■ **JOBS**
1. In the article on the 129th Infantry Regiment, which division was the regiment attached to on Bougainville?
2. List every date in the article on the 129th Infantry Regiment that includes both a day and a month.
3. Extend the article on the 129th Infantry Regiment beyond its final line.

■ **TEXT BLOCK**
The 129th Infantry Regiment is a United States military unit of the Illinois National Guard. The 129th served in World War I and World War II.

Initially part of the 33rd Infantry Division during World War I, the 129th Infantry Regiment was detached on 31 July 1943, sent as the Espiritu Santo garrison force and later attached to the 37th Infantry Division on Bougainville during the Bougainville campaign on 13 November.

The 129th Infantry Regiment participated during the Philippines campaign and was detached and attached to the 33rd Infantry Division between 26 March and 10 April 1945, before rejoining the 37th Infantry Division.

The regiment is now known as the 129th Regiment (Regional Training Institute), providing training.

129th Infantry Drive in Joliet, Illinois is named in honor of the regiment.

Further reading
 Payan, Jack Louis. World War 1, 1918 : Kankakee (Illinois) Doughboys, Company L, 129th Infantry, 33rd (Prairie) Division. [Palos Heights, Ill.] : J.L. Payan, 2008. .

■ **SUPPLIED MATERIAL**
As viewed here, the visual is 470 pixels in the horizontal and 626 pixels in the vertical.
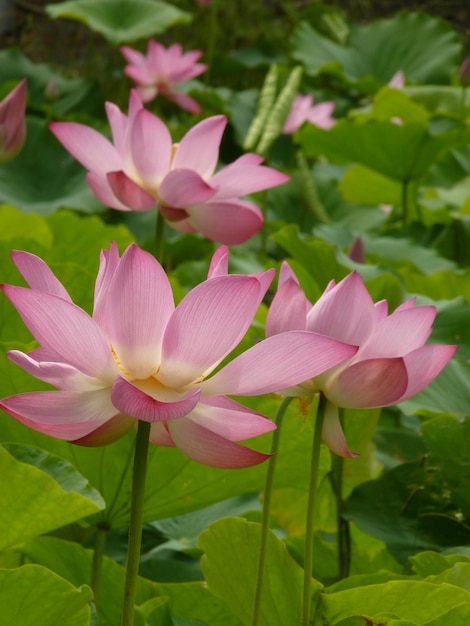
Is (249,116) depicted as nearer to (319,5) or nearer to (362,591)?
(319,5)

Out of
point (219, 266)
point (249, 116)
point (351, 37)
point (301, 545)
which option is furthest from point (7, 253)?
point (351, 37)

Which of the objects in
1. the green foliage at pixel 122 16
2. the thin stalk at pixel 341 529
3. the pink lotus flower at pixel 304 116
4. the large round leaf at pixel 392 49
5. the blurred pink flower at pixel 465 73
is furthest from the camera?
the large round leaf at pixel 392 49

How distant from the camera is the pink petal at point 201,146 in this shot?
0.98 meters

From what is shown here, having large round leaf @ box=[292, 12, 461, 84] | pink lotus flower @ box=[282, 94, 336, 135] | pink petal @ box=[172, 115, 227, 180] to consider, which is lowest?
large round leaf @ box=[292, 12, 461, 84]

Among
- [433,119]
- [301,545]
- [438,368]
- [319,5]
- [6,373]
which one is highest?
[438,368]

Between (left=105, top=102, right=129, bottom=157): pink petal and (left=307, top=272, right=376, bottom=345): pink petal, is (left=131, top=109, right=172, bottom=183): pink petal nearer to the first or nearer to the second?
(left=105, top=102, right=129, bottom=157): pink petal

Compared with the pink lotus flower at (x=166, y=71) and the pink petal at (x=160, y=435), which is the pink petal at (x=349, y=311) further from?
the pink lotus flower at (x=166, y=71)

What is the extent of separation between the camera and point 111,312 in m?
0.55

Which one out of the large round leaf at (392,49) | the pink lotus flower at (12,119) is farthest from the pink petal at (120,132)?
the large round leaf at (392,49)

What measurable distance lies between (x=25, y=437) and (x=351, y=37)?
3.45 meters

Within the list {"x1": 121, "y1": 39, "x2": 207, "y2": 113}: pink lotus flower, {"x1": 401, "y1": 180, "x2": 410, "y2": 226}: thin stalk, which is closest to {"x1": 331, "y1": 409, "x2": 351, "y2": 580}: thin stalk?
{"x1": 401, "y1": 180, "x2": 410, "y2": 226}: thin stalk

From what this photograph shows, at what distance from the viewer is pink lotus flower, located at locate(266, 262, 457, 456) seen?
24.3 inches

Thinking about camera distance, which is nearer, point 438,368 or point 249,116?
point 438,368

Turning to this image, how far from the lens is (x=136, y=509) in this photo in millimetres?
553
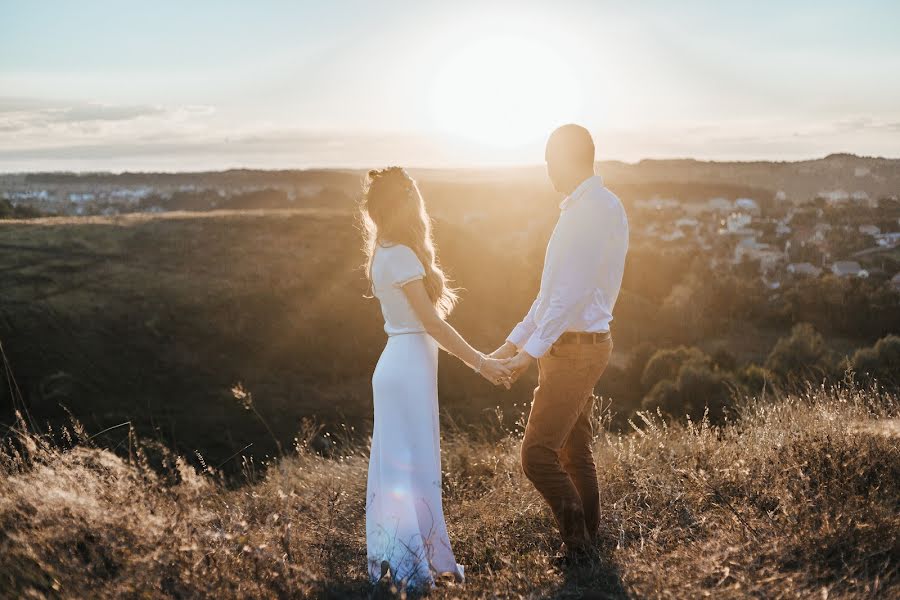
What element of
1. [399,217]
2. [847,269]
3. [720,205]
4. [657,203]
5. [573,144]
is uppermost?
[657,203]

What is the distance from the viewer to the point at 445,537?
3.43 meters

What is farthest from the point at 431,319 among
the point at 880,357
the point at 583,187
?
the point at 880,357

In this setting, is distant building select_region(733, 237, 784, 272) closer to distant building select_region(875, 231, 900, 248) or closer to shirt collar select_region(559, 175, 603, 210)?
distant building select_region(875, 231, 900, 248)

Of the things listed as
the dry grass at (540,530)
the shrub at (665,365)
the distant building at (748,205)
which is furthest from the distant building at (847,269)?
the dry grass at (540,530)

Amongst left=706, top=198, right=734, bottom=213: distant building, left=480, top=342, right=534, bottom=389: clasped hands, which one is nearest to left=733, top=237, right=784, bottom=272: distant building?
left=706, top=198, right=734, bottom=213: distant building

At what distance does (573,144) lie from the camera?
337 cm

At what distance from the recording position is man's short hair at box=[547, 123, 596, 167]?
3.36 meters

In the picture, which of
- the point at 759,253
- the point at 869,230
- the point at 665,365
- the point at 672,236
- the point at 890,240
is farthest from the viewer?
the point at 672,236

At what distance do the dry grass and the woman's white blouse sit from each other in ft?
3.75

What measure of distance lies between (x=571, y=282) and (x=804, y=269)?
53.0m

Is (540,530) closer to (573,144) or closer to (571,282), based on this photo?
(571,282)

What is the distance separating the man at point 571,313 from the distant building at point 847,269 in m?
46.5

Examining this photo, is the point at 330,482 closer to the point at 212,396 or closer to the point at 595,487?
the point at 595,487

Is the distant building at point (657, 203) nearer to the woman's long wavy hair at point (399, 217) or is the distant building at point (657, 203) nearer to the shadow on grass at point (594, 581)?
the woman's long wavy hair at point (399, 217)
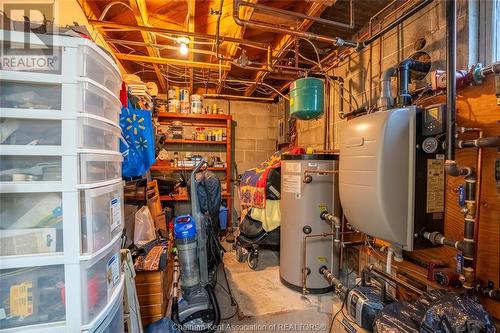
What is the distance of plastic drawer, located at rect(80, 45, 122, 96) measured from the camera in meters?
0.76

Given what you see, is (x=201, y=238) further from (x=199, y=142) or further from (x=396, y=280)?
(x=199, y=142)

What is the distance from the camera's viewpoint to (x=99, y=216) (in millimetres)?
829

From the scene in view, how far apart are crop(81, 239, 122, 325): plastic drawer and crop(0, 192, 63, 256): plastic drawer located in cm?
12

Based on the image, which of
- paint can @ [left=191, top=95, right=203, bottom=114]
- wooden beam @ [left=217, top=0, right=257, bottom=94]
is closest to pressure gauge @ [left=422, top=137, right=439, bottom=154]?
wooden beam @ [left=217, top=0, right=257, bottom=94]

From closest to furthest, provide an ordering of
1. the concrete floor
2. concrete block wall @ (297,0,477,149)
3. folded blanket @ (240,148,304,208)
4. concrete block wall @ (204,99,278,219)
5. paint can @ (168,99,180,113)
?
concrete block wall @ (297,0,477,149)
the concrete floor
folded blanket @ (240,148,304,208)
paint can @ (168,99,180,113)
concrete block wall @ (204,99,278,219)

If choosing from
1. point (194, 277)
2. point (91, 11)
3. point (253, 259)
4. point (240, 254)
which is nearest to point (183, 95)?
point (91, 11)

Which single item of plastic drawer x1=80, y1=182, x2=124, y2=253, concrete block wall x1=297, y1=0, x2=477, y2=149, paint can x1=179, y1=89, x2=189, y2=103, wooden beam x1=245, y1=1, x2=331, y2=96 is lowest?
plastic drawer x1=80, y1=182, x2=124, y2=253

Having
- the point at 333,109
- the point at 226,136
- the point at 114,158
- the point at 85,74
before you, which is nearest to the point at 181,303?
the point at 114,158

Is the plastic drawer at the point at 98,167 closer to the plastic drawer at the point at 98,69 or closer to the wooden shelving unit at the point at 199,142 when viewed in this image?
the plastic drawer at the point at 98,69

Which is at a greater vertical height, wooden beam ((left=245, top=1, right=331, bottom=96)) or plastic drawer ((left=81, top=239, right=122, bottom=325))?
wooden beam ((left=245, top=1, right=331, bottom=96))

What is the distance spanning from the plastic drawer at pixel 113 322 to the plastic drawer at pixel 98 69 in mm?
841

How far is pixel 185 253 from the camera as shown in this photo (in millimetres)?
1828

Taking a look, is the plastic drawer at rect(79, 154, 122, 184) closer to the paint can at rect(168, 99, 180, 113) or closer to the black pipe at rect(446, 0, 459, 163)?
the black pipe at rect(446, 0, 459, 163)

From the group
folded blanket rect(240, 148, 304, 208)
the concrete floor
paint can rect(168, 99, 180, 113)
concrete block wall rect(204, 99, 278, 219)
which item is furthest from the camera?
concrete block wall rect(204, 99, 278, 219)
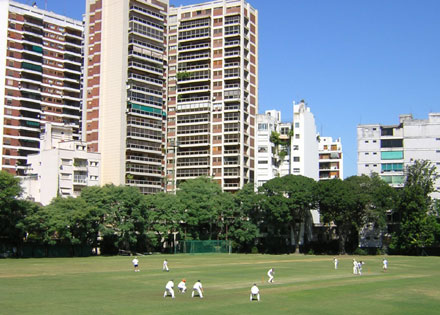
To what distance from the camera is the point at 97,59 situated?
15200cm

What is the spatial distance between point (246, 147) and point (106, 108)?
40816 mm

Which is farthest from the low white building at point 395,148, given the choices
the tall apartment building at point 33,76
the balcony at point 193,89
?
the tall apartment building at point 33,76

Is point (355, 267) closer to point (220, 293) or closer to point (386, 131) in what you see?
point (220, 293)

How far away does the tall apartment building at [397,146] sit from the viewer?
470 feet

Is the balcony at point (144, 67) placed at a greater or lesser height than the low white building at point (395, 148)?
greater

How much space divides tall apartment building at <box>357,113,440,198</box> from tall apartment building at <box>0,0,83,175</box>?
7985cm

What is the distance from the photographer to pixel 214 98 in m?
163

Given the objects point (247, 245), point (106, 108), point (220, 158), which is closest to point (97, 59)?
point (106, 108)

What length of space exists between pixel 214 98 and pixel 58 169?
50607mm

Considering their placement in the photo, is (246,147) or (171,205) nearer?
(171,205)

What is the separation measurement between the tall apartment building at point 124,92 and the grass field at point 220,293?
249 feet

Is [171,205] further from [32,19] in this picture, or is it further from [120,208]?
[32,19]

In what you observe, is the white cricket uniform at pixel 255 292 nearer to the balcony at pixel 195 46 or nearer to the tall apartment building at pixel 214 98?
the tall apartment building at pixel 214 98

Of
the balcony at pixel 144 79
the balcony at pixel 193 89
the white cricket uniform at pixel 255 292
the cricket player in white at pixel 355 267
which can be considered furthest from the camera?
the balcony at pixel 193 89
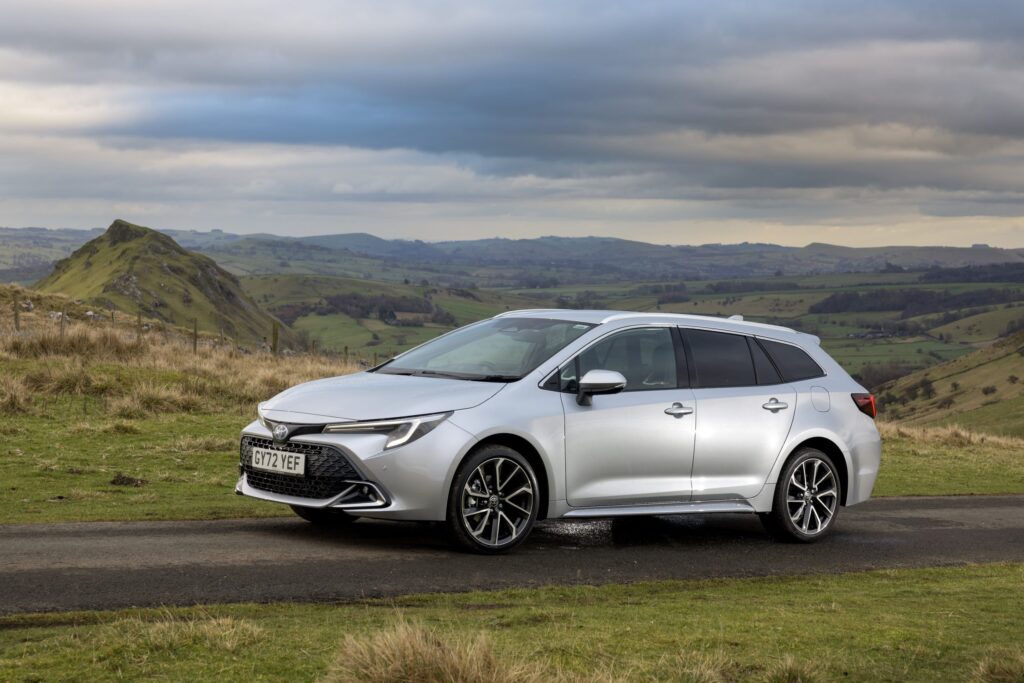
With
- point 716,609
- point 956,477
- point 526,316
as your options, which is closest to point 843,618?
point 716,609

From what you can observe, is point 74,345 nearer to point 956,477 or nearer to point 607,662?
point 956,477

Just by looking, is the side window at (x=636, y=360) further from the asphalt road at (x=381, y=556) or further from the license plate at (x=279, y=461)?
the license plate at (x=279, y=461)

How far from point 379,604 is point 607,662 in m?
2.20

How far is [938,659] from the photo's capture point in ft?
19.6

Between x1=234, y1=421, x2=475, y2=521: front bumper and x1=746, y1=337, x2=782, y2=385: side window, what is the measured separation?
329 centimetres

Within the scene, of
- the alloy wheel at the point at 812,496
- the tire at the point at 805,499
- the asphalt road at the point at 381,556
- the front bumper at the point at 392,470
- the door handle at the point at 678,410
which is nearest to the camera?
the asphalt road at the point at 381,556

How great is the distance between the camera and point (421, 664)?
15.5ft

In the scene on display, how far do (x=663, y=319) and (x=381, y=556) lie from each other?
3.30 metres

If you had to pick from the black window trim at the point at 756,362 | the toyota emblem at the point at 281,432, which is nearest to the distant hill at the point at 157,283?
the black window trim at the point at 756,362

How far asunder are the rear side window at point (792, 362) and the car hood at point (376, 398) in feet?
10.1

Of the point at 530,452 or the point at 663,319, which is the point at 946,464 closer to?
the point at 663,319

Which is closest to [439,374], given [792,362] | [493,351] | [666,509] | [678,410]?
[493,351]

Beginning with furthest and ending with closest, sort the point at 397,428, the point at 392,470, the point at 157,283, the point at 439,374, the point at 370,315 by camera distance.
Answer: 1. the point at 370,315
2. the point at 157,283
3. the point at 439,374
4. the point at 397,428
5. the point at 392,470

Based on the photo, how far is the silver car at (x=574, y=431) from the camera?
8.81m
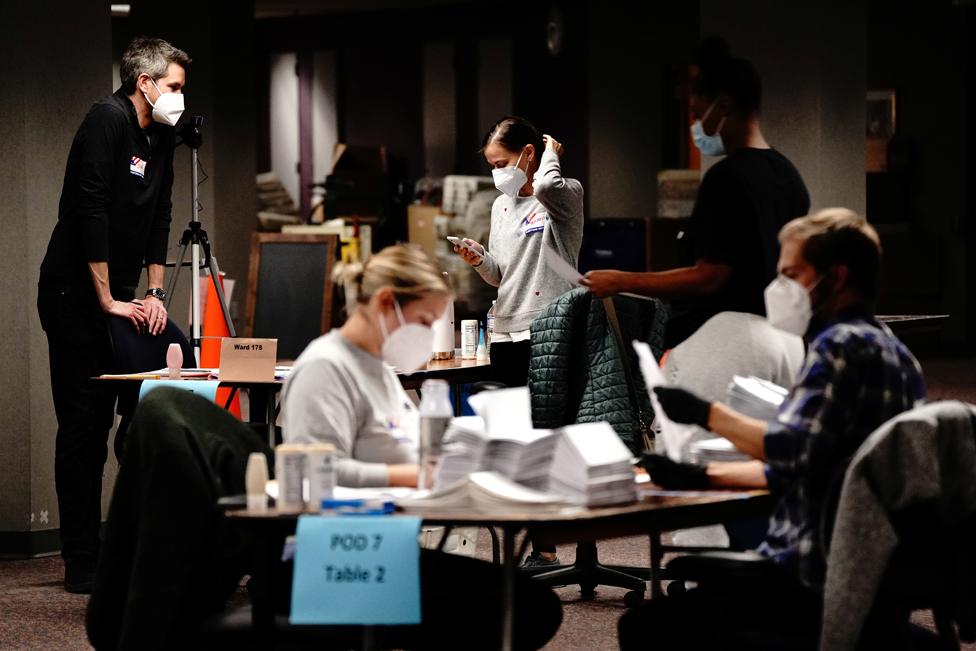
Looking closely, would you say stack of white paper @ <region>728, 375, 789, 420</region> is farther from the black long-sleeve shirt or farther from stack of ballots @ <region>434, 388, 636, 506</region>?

■ **THE RESPONSES**
1. The 37th Infantry Division.

2. 31 July 1943; 13 November; 26 March; 10 April 1945

3.
 Thornton, Earle C. Record of events and roster of the 129th U.S. Infantry (formerly 3rd Ill. N.G.) 65th Brigade, 33rd Division : in the war with Germany, July 28, 1917 – June 6, 1919. Camp Merritt, N.J.? : s.n., 1919. .
 United States. The 129th Infantry in World War II. Washington: Infantry Journal Press, 1947. .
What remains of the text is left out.